One of the side effects is that if you take a tooth out while someone is on a bisphosphonate they can develop persistent dead bone where the tooth came out (osteonecrosis of the jaw). If you do it while they're on intravenous doses during chemo it can be especially bad.
He has a bad case but has decided to forgo any more treatment (of any kind). I see him about once a month, talk for 1/2 hour and see him again a month later*. We talk about the tooth, how he's doing and what's planned for the coming month. The one thing we've agreed not to discuss is the prognosis. There's not a lot of purpose to our talks other than to make sure he's doing OK. I don't think we have many appointments left. Unfortunately, this is not the first time this sad scenario has played out in our clinic.
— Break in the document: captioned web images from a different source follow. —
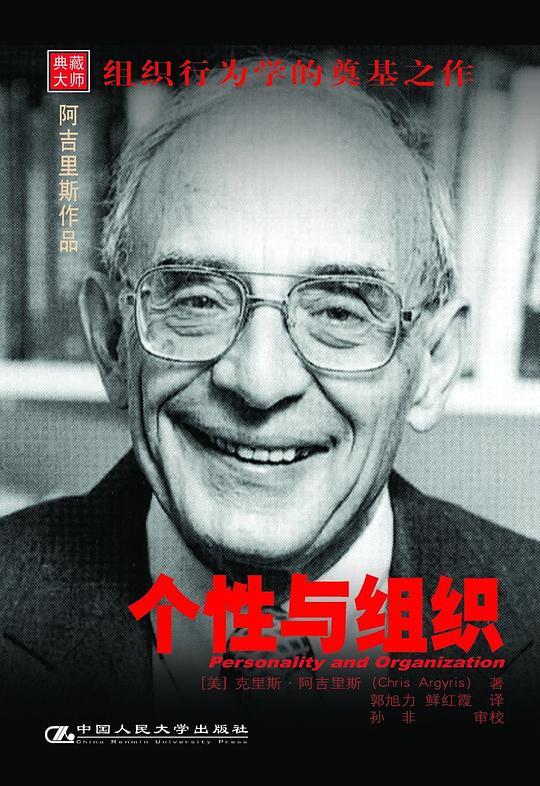 个性与组织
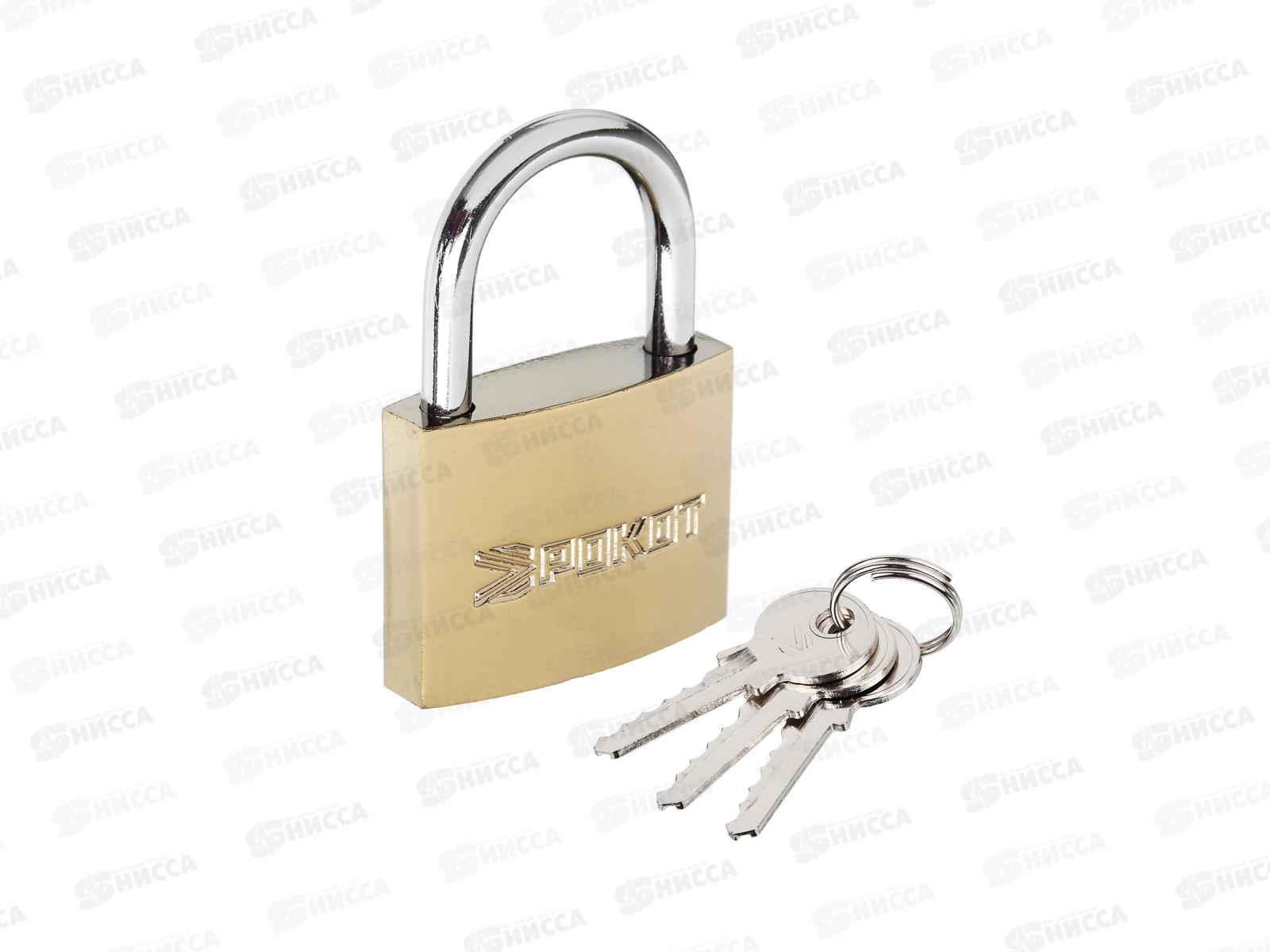 Замок навесной FALCO/РОКОТ золотистый, 50мм 673-005 г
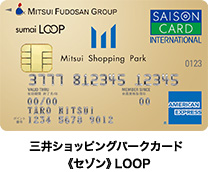 三井ショッピングパークカード《セゾン》LOOP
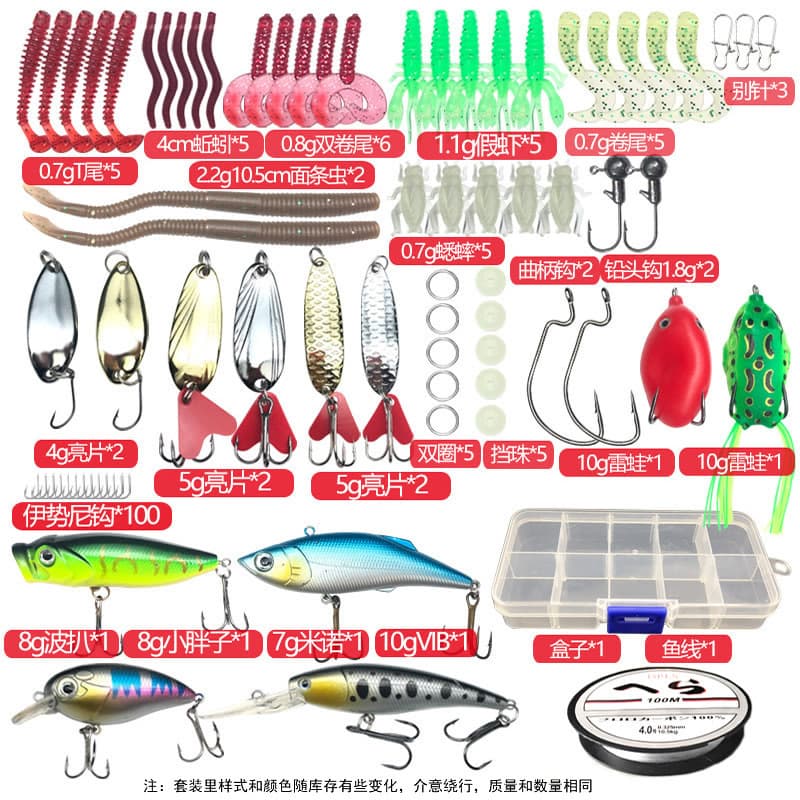 Luya Bait Set Luya Bait Proper Bait Luya Sequin Soft Bait Prone Mouth Leif Luya Bait Full Set 5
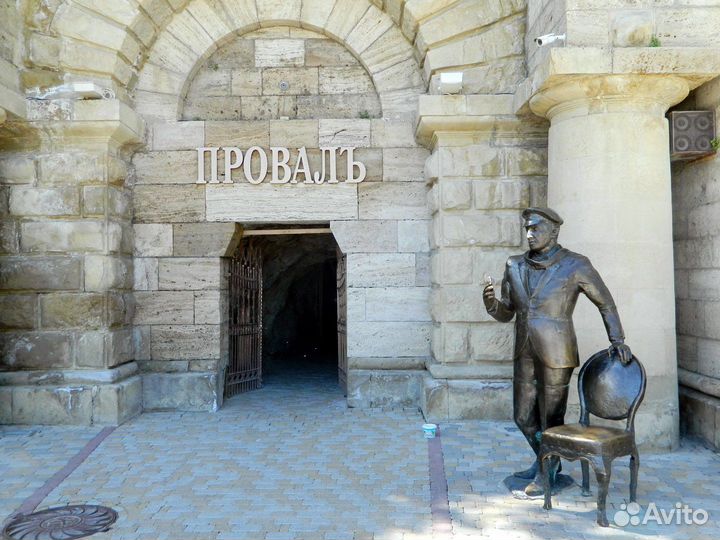 Гид по Пятигорску, экскурсии в Кисловодске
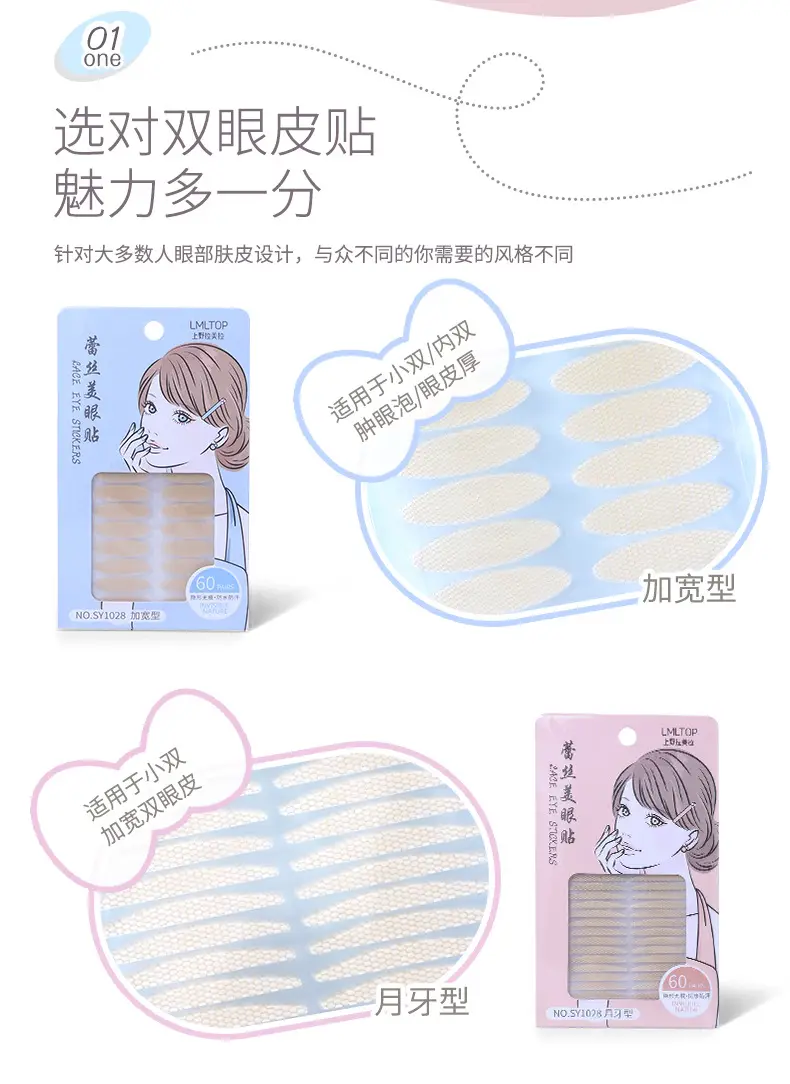 SY1028详情页_05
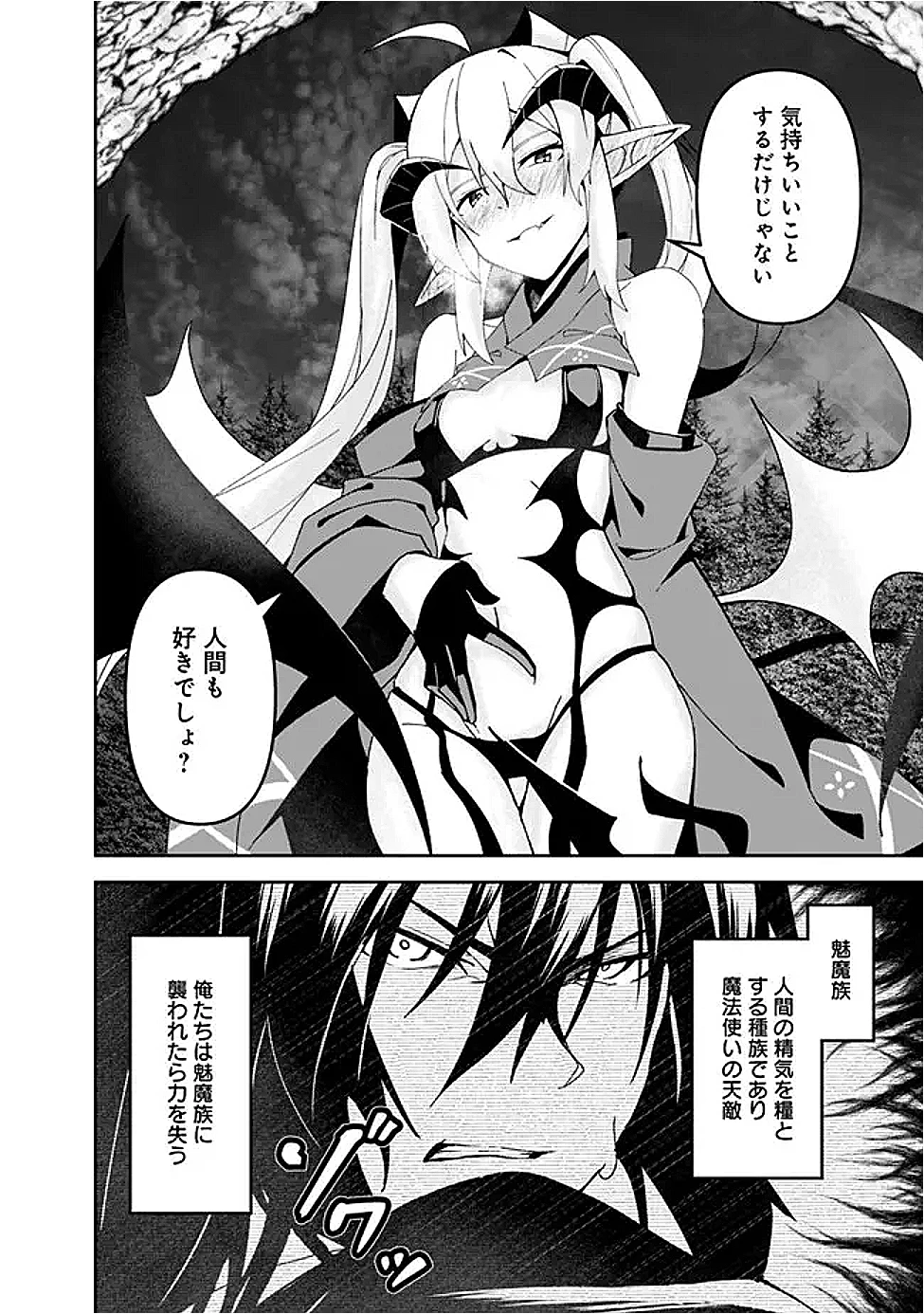 左遷された【無能】宮廷魔法使い、実は魔法がなくても最強 第7話 - 6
Because our wait times are under control being able to spend extra time with patients like this is guilt free. It does not increase another persons wait.
I often write about the amount of time that can be saved but a major benefit I don't mention is the amount of time that can be spent. The ability to spend our time as caregivers with someone that can really use it is an often overlooked benefit of efficiency and something that is lost in translation to the charts and graphs of the non-clinical administrative world. How do you measure compassion?
*so that no-one thinks that I'm bilking this man or his insurance plan his appointments are always done on my dime. One of the quirks about our system is that unless an Oral Surgeon sees a patient in hospital medicare will not cover it.